Two years ago, I started studying AI-generated misinformation. I wanted to understand how large language models produce convincing false content, how quickly that content spreads, and whether humans can even tell the difference anymore. That work led to four papers at The Web Conference 2026, tools like JudgeGPT and RogueGPT, and a growing concern I could not shake: the problem is bigger than text.
Because while I was studying how AI breaks trust through information, something else was happening. AI was gaining the ability to act.
The Shift I Noticed
Misinformation research forced me to think carefully about trust. Can you trust that a piece of content is what it claims to be? Did a human write it? Is the source legitimate? Can verification tools keep pace with generation quality?
These are information integrity questions. But they turn out to be a specific instance of a broader challenge: how do you maintain trust and oversight when AI systems operate with increasing autonomy?
The same questions that apply to AI-generated text apply — with more urgency — to AI agents taking actions on your behalf. When an agent sends an email, edits a document, or executes a command in your environment, how do you know it did what you intended? How do you verify it did not do something extra? How do you calibrate how much autonomy to grant?
Misinformation is a trust problem in the information layer. Agentic AI is a trust problem in the action layer. They are related, and researchers who have worked on one are well-positioned to contribute to the other.
Where I Am Going
My research is shifting toward agentic AI systems — specifically the questions of trust, oversight, and safety that arise when AI agents act in the world rather than just generating content.
The questions I find most interesting right now:
- Verification of agent actions. When an agent completes a task, how does a human confirm it did the right thing? Log files are one answer, but logs can be gamed. Structured output formats help, but interpretation requires effort. What are the right primitives for human oversight of agent behavior?

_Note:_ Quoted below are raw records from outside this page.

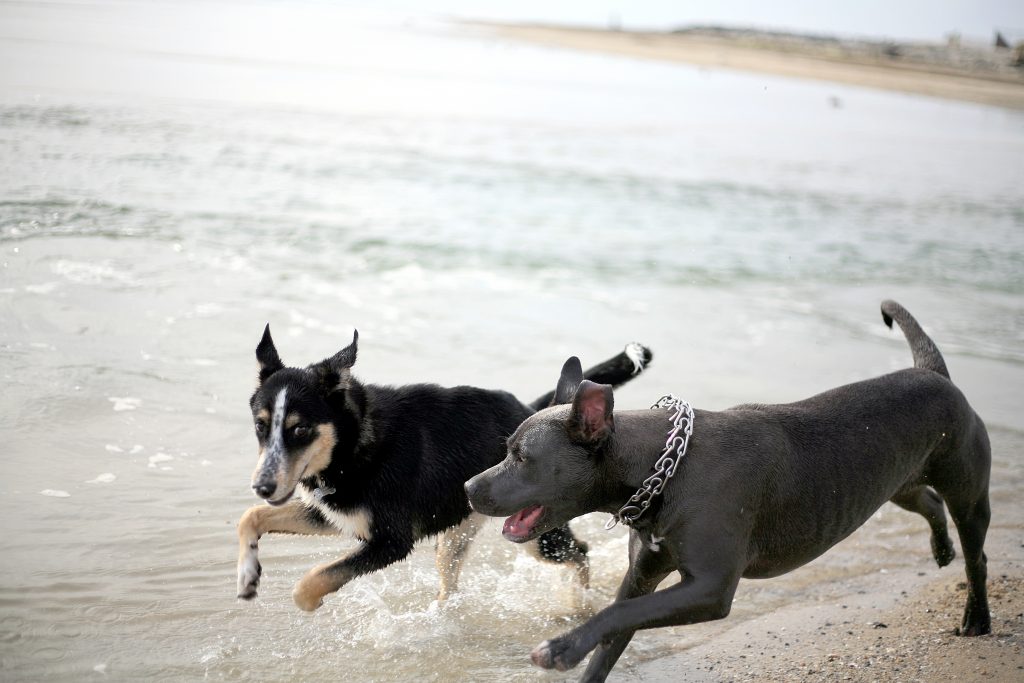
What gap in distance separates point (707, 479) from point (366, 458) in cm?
192

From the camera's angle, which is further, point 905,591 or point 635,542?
point 905,591

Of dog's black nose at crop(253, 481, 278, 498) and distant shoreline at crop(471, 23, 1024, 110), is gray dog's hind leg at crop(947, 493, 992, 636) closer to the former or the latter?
dog's black nose at crop(253, 481, 278, 498)

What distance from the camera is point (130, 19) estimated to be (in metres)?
33.9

- Trust calibration. Humans calibrate trust in other humans over time, based on track record, transparency, and social cues. What are the equivalent mechanisms for AI agents? How should trust accumulate (or decay) based on observed behavior?
- Agent-tool interface design. The interface between an agent and its tools shapes what the agent can do and what it cannot. Good interface design can make unsafe actions harder, observable actions clearer, and correct actions easier. This is under-theorized.

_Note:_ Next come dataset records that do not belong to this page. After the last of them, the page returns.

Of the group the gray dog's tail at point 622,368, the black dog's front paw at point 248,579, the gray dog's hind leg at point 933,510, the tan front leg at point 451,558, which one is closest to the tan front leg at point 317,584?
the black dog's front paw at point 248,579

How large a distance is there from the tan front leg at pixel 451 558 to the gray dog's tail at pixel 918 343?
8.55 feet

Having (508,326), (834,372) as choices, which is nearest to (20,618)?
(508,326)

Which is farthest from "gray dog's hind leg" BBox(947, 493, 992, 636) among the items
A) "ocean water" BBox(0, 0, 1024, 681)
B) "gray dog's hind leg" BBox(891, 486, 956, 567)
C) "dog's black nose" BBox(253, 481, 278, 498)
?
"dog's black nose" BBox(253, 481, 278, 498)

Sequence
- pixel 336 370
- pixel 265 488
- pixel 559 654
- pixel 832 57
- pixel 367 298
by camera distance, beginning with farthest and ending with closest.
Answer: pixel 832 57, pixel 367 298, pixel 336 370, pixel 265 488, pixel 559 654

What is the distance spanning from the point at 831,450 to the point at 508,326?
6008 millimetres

- Multi-agent oversight. As agents orchestrate other agents, oversight becomes recursive. Who watches the watcher? How do accountability chains work in agentic pipelines?
PowerSkills as a Practical Case Study
One of the projects I have been building is PowerSkills — a set of Windows automation skills for AI agents. It gives agents structured access to Outlook (email and calendar), Edge browser via Chrome DevTools Protocol, desktop automation, and shell commands.
PowerSkills is open source (MIT license) and installable via AgentSkills:
npx skills add aloth/PowerSkills
Every command returns a consistent JSON envelope:
{
"status": "success",
"exit_code": 0,
"data": { ... },
"timestamp": "2026-03-06T16:00:00+01:00"
}
Building PowerSkills clarified something for me: the agent-tool interface is a design problem, not just an engineering one. Decisions about what to expose, what to restrict, and how to structure output all affect how safely and predictably an agent can operate. A well-designed tool surface makes agent behavior more auditable. A poorly designed one makes it opaque.
PowerSkills is also a testbed. I plan to use it to study how agents actually use structured tool interfaces, what errors arise, and where human oversight is most needed.
Connection to Prior Work
The Verification Crisis paper I co-authored surveyed experts in journalism and fact-checking about GenAI disinformation. The most consistent finding: traditional verification methods are breaking down faster than new tools can be developed. Provenance — knowing where content came from and who created it — emerged as the most reliable path forward.
The same logic applies to agent actions. Provenance for actions: knowing what an agent did, when, and why. C2PA and similar standards address content provenance; we need equivalent frameworks for agent action provenance.
My earlier work on Origin Lens — a mobile app for C2PA image verification — showed that provenance tooling can be made accessible to non-expert users. That same design challenge exists for agent oversight tooling.
Open Questions for the Community
I am at the beginning of this research direction, and I have more questions than answers. A few I am actively thinking about:
- What does “minimal footprint” mean in practice for an AI agent? How do you operationalize it?
- How should agents communicate uncertainty about their own actions to human supervisors?
- What failure modes emerge in long-horizon agentic tasks that do not appear in single-turn interactions?
- How do we design evaluation frameworks for agent trustworthiness, not just task performance?
If you are working on any of these — or adjacent problems — I would like to hear from you.
What Is Next
In the near term: more empirical work with PowerSkills, expanding the agent-tool interface design research, and continuing to connect the information integrity thread to the agentic AI thread. I am also looking for collaborators, so if your work overlaps, reach out.
The trust questions do not go away just because the AI got more capable. They get harder.